As a mother I know this is a hot topic among parents; many fall on the ‘yes’ side while just as many fall on the ‘no’ side. I personally used pacifiers with my children as well as my grandchildren. However a little common sense can go a long way. Don’t choose pacifiers that are small, babies can and have been known to swallow them on rare occasions.
New parents get hit with a lot of information and opinion, much of it conflicting. One of the topics that parents of babies have to face is the pacifier issue, and it’s not always a clear “yes or no.” The key is to get the facts and make your own informed decision.
Here are some of the pros and cons of using a pacifier.
1. Quiet in Public
For nursing moms especially, soothing a baby in public can be tricky. A pacifier can temporarily help until you’re able to get somewhere to nurse or fix a bottle, or it can stand in if baby isn’t hungry but just needs to feel secure.
2. SIDS Prevention
Interestingly, the American Academy of Pediatrics notes that babies who fall asleep with a pacifier in their first year are less likely to succumb to SIDS (Sudden Infant Death Syndrome). The standard caution, though, is not to put the pacifier back in the baby’s mouth once he or she is asleep.

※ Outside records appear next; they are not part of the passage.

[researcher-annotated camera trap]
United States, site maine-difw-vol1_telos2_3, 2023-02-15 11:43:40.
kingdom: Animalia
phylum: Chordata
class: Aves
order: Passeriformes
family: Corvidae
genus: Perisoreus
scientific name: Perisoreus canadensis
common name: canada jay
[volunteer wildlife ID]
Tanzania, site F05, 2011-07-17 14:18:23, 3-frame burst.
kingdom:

3. Sates High Sucking Need Babies
While all babies are born with a sucking reflex, some babies have a high sucking need that goes beyond what a bottle or breast can supply (and what parents’ sanity can take). A pacifier can help meet this need while not exhausting caregivers.
It may be that pacifiers facilitate the weaning process, including “weaning” from thumb-sucking.
1. Ear Infections
Recent studies have linked pacifier use with ear infections, possibly because of the pressure change that occurs between the middle ear and throat when baby sucks on a pacifier (and there is no liquid intake associated with the sucking).

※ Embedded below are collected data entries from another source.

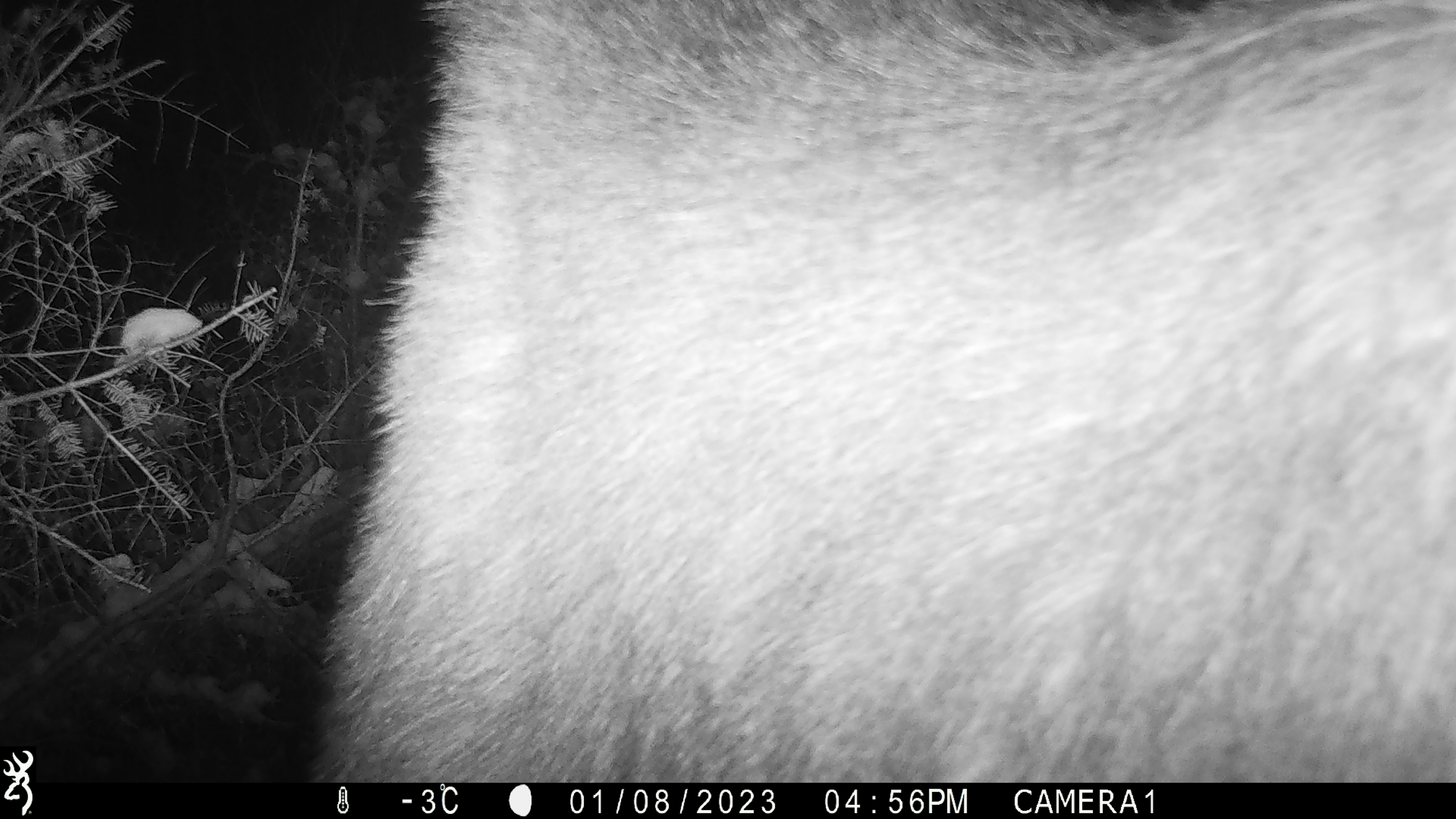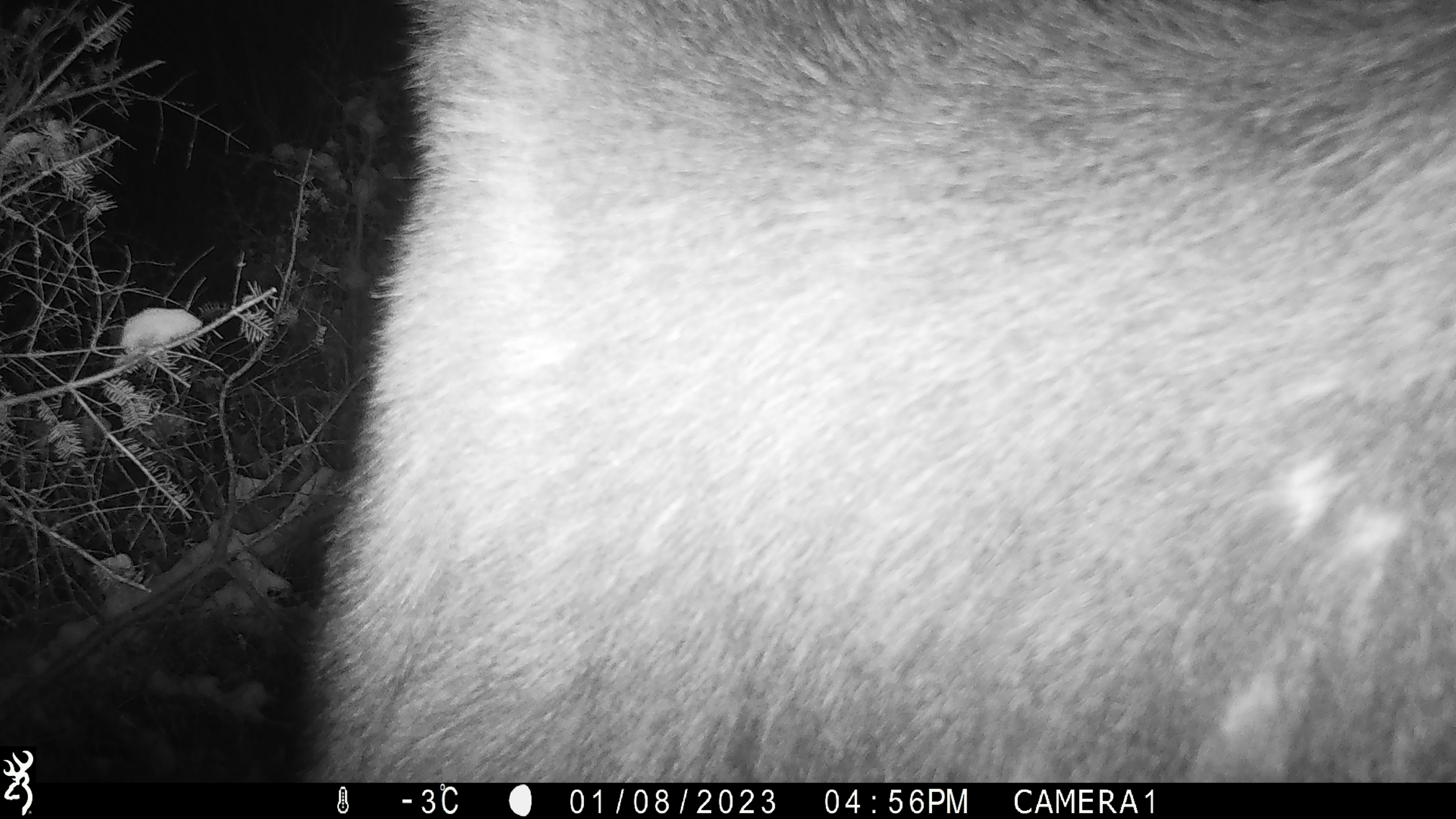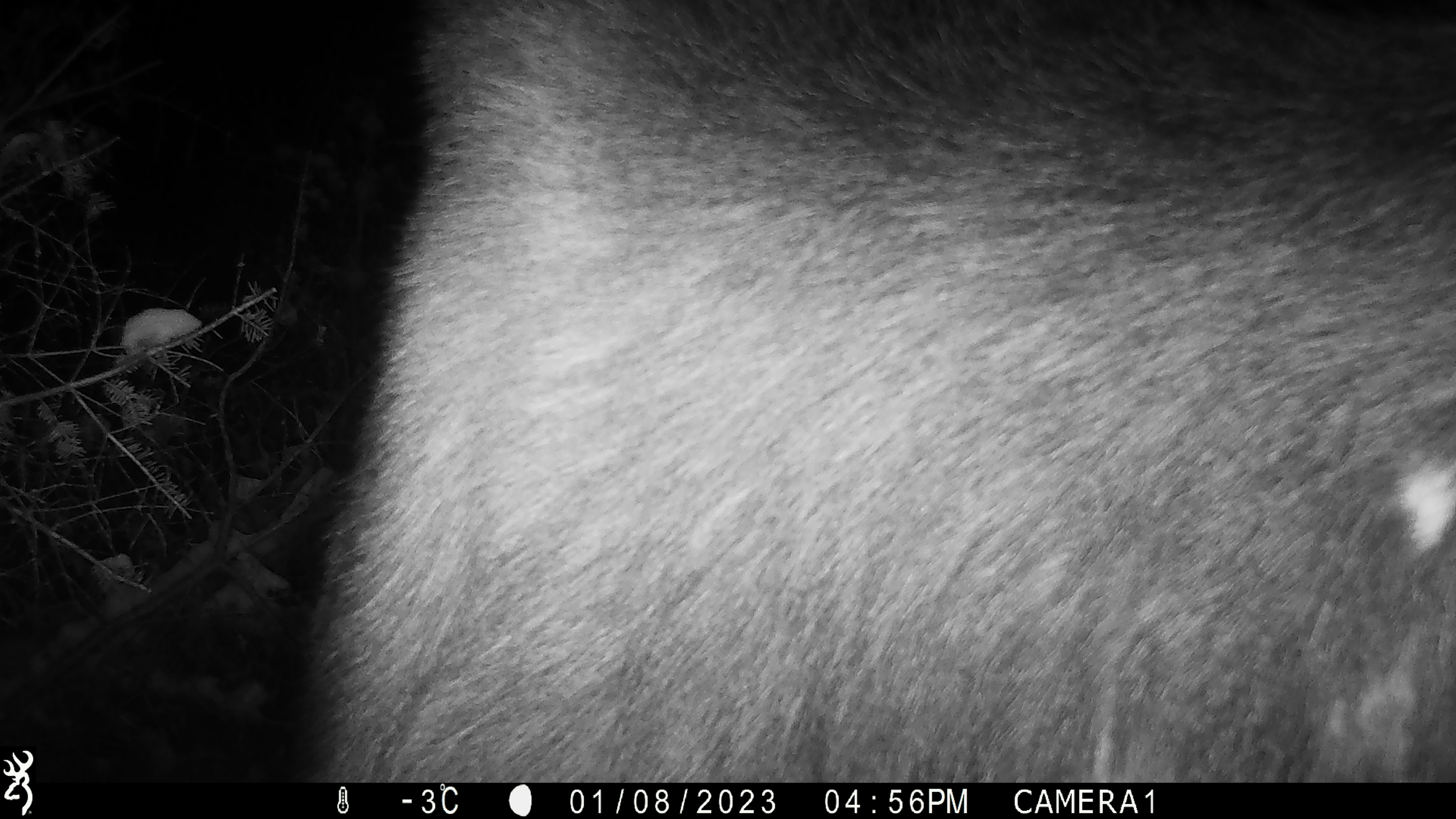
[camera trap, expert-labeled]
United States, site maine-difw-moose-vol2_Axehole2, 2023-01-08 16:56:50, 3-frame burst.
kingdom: Animalia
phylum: Chordata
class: Mammalia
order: Artiodactyla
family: Cervidae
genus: Alces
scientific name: Alces alces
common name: moose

2. Speech and Dental Health
Pacifiers are artificial devices, no matter how carefully manufactured. Therefore, they can unnaturally affect jaw and tooth alignment, especially if pacifiers are used later in infancy and into the toddler years. Misalignment can lead to dental issues (and expensive corrections) and speech problems.
3. Nipple Confusion
Early introduction of a pacifier may promote “nipple confusion,” meaning the baby won’t accept the breast because it doesn’t feel like the pacifier in his or her mouth. Experts recommend waiting until breastfeeding is well established before introducing a pacifier (if you choose to do so).
4. Less Nutrition
Remember that for all of human history until the last century or so, there was no such thing as pacifiers. A baby’s suck reflex is geared toward the breast in general, which means nutritional intake; and sometimes the need for nutrition kicks in and the baby wants to suck more. If parents offer pacifiers when baby needs extra nutrition (such as during illness), it may mean that baby isn’t getting the nutrients he or she needs.
Remember, the choice is yours; only you know your family dynamic and what works for you and your baby.